Why is Calculus Different from Algebra?

Running as one of the main subjects in academia, mathematics has been an irreplaceable tool in our daily life. Math has been known as the numerical language of humanity in which problems are demonstrated through complicated operations. It seems to be a developmental tree in which one branch has many smaller branches that continue to grow stronger on the root of knowledge. Two of the small section of Pure Math (one of two majors of Math) are Calculus and Algebra. Despite some similarities that they share under the same roof, both Calculus and Algebra strengthen the relationship by contrasting each other in their concentration, sections and application. 

Linear Algebra

               First of all, concentration is an obvious trait that either Calculus or Algebra have in common. To a mathematician, calculus is defined as a study of motions and changes which mainly focuses on the observation of abnormal objects. Calculus is a modern branch of Pure Mathematics while Algebra was first established in 1800 or 1600 B.C.; in other words, Algebra is known as a foundation of Mathematics where many solutions are found. Concentrating on operating algebraic functions, Algebra also gets involved in many other branches of Math, especially Calculus. For example, in order to find a work done of lifting books without constant forces, a scientist sets up an integral based on his calculus knowledge; once the patterns are found, algebra takes a hand in solving it. Even though both of two branches are distinct in their study, they still share some aspects in common. One of the main similarities is an essential ability to comprehend the complication of Mathematics.  Understanding mathematical concepts is very important to develop a necessary skill for obtaining a critical mind in both scientific and non- scientific fields. The failure to operate Math appropriately might create several stumbling blocks in their future study, such as some weaknesses in analytical ability and abstract mind.
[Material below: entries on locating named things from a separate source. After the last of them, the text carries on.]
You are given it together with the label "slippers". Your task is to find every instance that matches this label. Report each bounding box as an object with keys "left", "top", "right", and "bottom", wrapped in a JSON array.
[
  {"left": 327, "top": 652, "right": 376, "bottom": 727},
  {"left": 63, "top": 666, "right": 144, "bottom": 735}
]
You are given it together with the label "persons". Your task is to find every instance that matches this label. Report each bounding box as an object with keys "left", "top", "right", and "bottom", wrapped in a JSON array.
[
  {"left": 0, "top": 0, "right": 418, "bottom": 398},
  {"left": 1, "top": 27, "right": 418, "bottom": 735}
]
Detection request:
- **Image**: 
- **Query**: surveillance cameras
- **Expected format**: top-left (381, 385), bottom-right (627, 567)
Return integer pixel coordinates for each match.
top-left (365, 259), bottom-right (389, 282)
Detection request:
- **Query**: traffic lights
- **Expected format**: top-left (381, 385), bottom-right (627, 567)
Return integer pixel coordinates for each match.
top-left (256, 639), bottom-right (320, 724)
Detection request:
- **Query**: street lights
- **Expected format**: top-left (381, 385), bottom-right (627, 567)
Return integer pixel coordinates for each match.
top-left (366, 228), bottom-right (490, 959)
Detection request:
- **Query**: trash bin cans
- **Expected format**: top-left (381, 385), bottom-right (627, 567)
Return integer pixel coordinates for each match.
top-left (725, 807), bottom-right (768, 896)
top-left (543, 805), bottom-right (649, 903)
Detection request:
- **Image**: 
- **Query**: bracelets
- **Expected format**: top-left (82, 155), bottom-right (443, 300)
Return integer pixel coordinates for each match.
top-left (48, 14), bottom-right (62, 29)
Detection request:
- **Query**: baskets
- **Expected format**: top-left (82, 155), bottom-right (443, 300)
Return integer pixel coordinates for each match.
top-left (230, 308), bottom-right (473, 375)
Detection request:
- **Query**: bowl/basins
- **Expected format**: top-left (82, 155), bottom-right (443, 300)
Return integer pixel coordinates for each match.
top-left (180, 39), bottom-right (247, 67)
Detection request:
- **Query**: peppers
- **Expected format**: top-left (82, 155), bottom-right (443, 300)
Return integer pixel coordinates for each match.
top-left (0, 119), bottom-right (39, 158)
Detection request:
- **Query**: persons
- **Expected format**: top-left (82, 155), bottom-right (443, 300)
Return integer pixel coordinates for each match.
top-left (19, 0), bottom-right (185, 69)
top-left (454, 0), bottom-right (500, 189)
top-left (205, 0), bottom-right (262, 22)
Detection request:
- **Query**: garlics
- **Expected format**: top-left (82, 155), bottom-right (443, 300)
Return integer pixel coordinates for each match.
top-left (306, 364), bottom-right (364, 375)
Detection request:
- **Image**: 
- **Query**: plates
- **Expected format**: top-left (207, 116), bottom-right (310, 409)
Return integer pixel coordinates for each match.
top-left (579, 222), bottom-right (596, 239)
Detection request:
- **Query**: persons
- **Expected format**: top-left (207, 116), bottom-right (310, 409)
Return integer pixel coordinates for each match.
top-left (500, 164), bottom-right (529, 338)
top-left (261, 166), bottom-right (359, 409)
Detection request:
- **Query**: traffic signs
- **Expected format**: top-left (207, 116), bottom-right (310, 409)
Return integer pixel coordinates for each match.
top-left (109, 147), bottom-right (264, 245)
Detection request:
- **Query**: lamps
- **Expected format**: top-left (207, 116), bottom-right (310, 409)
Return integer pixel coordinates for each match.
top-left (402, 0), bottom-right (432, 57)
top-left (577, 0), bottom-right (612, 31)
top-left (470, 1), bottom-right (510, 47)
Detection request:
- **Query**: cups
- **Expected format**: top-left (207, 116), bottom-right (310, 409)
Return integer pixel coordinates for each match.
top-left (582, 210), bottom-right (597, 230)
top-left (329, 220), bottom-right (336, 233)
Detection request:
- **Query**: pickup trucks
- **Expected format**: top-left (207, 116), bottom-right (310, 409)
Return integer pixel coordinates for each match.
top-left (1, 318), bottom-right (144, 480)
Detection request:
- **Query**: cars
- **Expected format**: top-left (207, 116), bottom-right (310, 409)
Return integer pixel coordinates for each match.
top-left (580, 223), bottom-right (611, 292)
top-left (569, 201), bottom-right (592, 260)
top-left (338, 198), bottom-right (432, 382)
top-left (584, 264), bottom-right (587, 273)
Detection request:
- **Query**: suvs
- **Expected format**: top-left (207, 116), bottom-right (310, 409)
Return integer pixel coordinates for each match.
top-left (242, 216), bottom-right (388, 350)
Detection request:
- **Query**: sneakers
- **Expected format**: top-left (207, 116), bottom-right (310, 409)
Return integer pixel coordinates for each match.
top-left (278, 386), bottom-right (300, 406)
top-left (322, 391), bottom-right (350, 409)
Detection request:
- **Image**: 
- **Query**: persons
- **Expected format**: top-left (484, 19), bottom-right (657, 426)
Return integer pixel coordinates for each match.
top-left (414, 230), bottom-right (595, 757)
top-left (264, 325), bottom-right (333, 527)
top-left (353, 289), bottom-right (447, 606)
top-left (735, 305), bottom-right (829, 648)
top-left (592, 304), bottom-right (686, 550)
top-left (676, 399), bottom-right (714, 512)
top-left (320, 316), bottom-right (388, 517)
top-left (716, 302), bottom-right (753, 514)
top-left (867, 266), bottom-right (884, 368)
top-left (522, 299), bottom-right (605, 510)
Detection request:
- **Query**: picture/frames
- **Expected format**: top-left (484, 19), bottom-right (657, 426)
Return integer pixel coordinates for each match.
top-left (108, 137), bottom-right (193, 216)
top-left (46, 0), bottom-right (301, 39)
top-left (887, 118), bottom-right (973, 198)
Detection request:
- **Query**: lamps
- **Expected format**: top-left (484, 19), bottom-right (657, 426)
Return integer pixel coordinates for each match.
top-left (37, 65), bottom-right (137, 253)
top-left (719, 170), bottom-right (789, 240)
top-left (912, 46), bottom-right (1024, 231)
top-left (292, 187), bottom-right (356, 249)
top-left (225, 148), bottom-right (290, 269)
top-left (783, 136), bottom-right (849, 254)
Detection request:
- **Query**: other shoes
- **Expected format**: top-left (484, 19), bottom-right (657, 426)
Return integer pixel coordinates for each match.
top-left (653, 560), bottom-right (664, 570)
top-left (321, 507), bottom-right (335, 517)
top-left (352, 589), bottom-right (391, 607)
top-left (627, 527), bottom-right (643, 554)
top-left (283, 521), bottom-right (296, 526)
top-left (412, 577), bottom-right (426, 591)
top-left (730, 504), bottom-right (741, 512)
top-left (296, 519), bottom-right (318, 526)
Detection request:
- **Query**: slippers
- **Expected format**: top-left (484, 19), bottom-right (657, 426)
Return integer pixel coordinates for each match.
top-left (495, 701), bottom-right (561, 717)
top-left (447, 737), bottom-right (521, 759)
That is to say, despite the differences among these two categories, both Calculus and Algebra require a learner to wisely comprehend the materials.

Following the concentration, both Calculus and Algebra continue developing Mathematics to a higher level. For Algebra, it’s divided into several categories including Elementary, Universal, Abstract, Linear Algebra; Algebraic Number Theory, Systems, Combinatory, and Geometry. Each section has its own characteristics but still functions in the same logical methods based on algebraic concepts. For instance, the Linear Algebra concentrates on observing the transformation of vector systems and linear properties between spaces; on the other hand, the algebraic geometry focuses on the development of shapes and objects under two or more dimensions. In fact, these two branches still need a hand of Algebra in solving problems, strengthening, and developing their relationship. On the contrary, Calculus simply breaks down into two main categories: differential (derivative) and integral (anti-derivative). Contrast to Algebra, these two sections are opposite to each other in method and application. One studies the rate or change while the other concentrates on finding area and volume of a function. In differentiation, a process of finding derivative of a function, the exponent n will multiply with a new function whose exponent n adds a negative one. In integration, the method is simply inversed in which multiplication is replaced by division and a negative one is changed into a positive one. Even though Calculus and Algebra expand their program in different directions, they still intersect at another similarity which gives us an indication about their relationship. It is an abstract mind to use mathematical knowledge wisely. Once these sections go deeper into their study, it’s necessary to be able to operate rigorous and demanding mathematical functions.    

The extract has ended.